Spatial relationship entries
━━━━━━━━━━━━━━━━

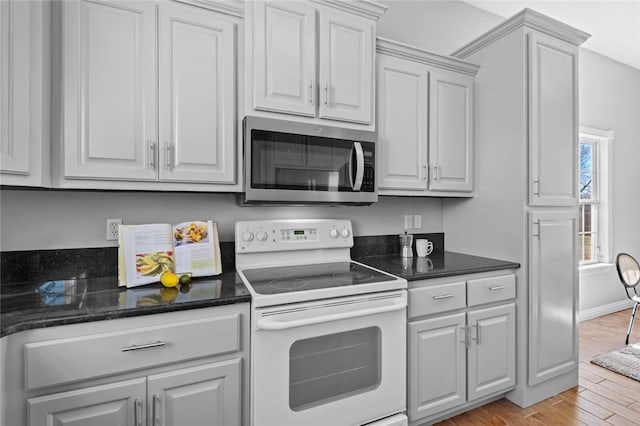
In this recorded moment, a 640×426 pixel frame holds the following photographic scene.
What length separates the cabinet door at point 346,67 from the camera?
73.9 inches

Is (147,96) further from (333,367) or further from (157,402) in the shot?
(333,367)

━━━━━━━━━━━━━━━━

TASK PROMPT → Copy the entries word for word, starting at the line that contains "Is (147,96) further" and continuing through the final line of the entries, with both of those lines included.

THE ANSWER →
Is (147,96) further from (333,367) or further from (157,402) in the shot?
(333,367)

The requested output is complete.